■ Input records:
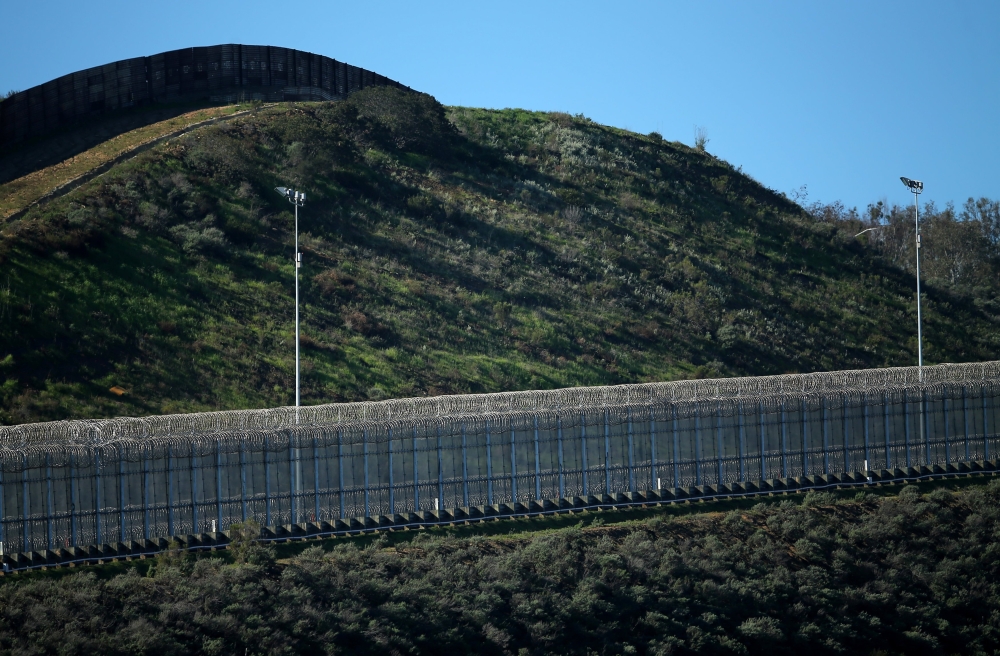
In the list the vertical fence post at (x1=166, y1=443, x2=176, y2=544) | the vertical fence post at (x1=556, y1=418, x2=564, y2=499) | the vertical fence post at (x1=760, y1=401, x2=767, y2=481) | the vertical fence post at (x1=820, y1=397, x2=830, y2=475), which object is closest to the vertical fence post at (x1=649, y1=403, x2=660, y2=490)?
the vertical fence post at (x1=556, y1=418, x2=564, y2=499)

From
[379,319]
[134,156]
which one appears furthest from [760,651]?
[134,156]

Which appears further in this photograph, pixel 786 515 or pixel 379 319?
pixel 379 319

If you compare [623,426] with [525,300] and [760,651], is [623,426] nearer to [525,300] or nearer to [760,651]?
[760,651]

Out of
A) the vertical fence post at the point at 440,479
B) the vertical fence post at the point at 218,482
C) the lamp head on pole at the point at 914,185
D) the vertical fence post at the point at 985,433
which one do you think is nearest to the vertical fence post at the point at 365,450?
the vertical fence post at the point at 440,479

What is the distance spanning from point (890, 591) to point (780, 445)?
6.71 m

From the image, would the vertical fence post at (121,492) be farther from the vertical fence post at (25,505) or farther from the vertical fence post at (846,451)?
the vertical fence post at (846,451)

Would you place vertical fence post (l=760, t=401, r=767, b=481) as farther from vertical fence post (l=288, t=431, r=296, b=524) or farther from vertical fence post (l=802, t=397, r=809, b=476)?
vertical fence post (l=288, t=431, r=296, b=524)

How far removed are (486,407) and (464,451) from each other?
63.7 inches

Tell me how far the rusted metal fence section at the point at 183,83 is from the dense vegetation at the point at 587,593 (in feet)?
177

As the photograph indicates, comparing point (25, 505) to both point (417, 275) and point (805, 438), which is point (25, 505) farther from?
point (417, 275)

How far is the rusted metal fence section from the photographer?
72000 mm

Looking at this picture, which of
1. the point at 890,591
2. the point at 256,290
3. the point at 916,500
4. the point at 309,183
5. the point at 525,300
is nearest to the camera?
the point at 890,591

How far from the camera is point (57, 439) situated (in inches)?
1092

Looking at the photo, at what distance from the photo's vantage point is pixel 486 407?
106ft
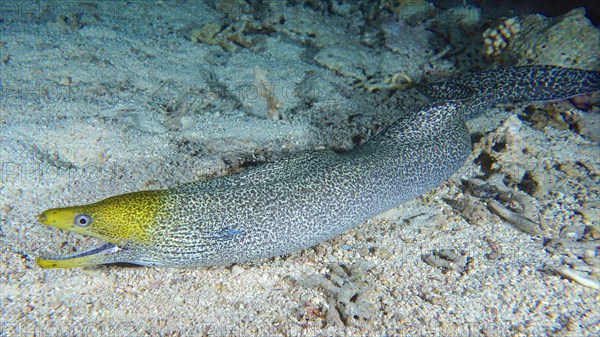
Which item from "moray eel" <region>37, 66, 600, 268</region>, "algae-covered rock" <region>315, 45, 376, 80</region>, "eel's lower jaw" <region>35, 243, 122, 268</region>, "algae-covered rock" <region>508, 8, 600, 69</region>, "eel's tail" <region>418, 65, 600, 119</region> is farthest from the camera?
"algae-covered rock" <region>315, 45, 376, 80</region>

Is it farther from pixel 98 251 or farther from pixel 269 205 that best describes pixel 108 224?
pixel 269 205

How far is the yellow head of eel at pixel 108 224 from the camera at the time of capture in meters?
2.72

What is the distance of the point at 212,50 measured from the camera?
6.37 m

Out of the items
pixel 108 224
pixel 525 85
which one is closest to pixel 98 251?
pixel 108 224

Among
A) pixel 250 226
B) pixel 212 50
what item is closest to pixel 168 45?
pixel 212 50

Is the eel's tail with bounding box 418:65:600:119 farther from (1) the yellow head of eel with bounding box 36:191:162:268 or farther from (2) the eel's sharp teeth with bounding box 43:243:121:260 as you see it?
(2) the eel's sharp teeth with bounding box 43:243:121:260

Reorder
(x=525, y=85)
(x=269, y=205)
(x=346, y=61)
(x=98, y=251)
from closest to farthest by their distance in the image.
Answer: (x=98, y=251) → (x=269, y=205) → (x=525, y=85) → (x=346, y=61)

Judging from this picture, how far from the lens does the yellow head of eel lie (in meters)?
2.72

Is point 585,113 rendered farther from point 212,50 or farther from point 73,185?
point 73,185

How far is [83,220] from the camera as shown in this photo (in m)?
2.75

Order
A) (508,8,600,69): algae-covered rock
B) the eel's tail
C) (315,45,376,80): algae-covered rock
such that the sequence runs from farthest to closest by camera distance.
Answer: (315,45,376,80): algae-covered rock < (508,8,600,69): algae-covered rock < the eel's tail

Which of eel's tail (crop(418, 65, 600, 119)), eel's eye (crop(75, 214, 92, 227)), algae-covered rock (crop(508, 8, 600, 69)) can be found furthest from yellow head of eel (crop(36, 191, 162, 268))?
algae-covered rock (crop(508, 8, 600, 69))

■ Work to be completed:
Copy out every line of the material above exactly, skipping the pictures.

■ Expected answer:
In the list the vertical fence post at (x1=166, y1=443, x2=176, y2=544) | the vertical fence post at (x1=556, y1=418, x2=564, y2=499) | the vertical fence post at (x1=760, y1=401, x2=767, y2=481) | the vertical fence post at (x1=820, y1=397, x2=830, y2=475), which object is closest to the vertical fence post at (x1=649, y1=403, x2=660, y2=490)?
the vertical fence post at (x1=556, y1=418, x2=564, y2=499)

From
[379,319]
[134,156]
which one appears furthest from [760,651]?
[134,156]

Which appears further in this photograph, pixel 786 515 or pixel 379 319?
pixel 379 319

If you compare [623,426] with [525,300] and [760,651], is [623,426] nearer to [525,300] or nearer to [760,651]?
[760,651]

Out of
A) the vertical fence post at the point at 440,479
B) the vertical fence post at the point at 218,482
C) the lamp head on pole at the point at 914,185
D) the vertical fence post at the point at 985,433
which one do you think is nearest to the vertical fence post at the point at 365,450?
the vertical fence post at the point at 440,479

What is the distance spanning from point (890, 591) to point (780, 445)?
6.71 m

From the image, would the vertical fence post at (121,492) be farther from the vertical fence post at (25,505) or farther from the vertical fence post at (846,451)?
the vertical fence post at (846,451)

Would you place vertical fence post (l=760, t=401, r=767, b=481) as farther from vertical fence post (l=288, t=431, r=296, b=524) or farther from vertical fence post (l=802, t=397, r=809, b=476)?
vertical fence post (l=288, t=431, r=296, b=524)

How far removed are (486,407) and (464,451) from each other?
63.7 inches

Tell me how far the rusted metal fence section at the point at 183,83 is from the dense vegetation at the point at 587,593 (in feet)?
177

As the photograph indicates, comparing point (25, 505) to both point (417, 275) and point (805, 438), which is point (25, 505) farther from?
point (417, 275)

How far is the rusted metal fence section from the photographer?
72000 mm

Looking at this picture, which of
1. the point at 890,591
2. the point at 256,290
3. the point at 916,500
4. the point at 309,183
5. the point at 525,300
is nearest to the camera?
the point at 890,591

How far from the camera is point (57, 439) situated (in inches)?
1092

Looking at the photo, at what distance from the photo's vantage point is pixel 486 407?
106ft
Which item from "moray eel" <region>37, 66, 600, 268</region>, "algae-covered rock" <region>315, 45, 376, 80</region>, "eel's lower jaw" <region>35, 243, 122, 268</region>, "algae-covered rock" <region>508, 8, 600, 69</region>, "eel's tail" <region>418, 65, 600, 119</region> is farthest from the camera?
"algae-covered rock" <region>315, 45, 376, 80</region>

Is it farther from pixel 98 251 or farther from pixel 269 205 that best describes pixel 108 224?
pixel 269 205

How far is the yellow head of eel at pixel 108 224 from the camera at the time of capture in meters?
2.72

What is the distance of the point at 212,50 measured from the camera?
6.37 m

Out of the items
pixel 108 224
pixel 525 85
which one is closest to pixel 98 251?
pixel 108 224

Among
A) pixel 250 226
B) pixel 212 50
what item is closest to pixel 168 45?
pixel 212 50

Is the eel's tail with bounding box 418:65:600:119 farther from (1) the yellow head of eel with bounding box 36:191:162:268 or farther from (2) the eel's sharp teeth with bounding box 43:243:121:260 as you see it?
(2) the eel's sharp teeth with bounding box 43:243:121:260

Reorder
(x=525, y=85)
(x=269, y=205)
(x=346, y=61)
(x=98, y=251)
from closest to farthest by their distance in the image.
Answer: (x=98, y=251) → (x=269, y=205) → (x=525, y=85) → (x=346, y=61)

Judging from this picture, how far from the lens does the yellow head of eel lie (in meters)?
2.72

Is point 585,113 rendered farther from point 212,50 or farther from point 73,185?
point 73,185

How far is [83,220] from the camera as shown in this photo (in m)?
2.75

Order
A) (508,8,600,69): algae-covered rock
B) the eel's tail
C) (315,45,376,80): algae-covered rock
such that the sequence runs from farthest to closest by camera distance.
Answer: (315,45,376,80): algae-covered rock < (508,8,600,69): algae-covered rock < the eel's tail

Which of eel's tail (crop(418, 65, 600, 119)), eel's eye (crop(75, 214, 92, 227)), algae-covered rock (crop(508, 8, 600, 69)) can be found furthest from yellow head of eel (crop(36, 191, 162, 268))?
algae-covered rock (crop(508, 8, 600, 69))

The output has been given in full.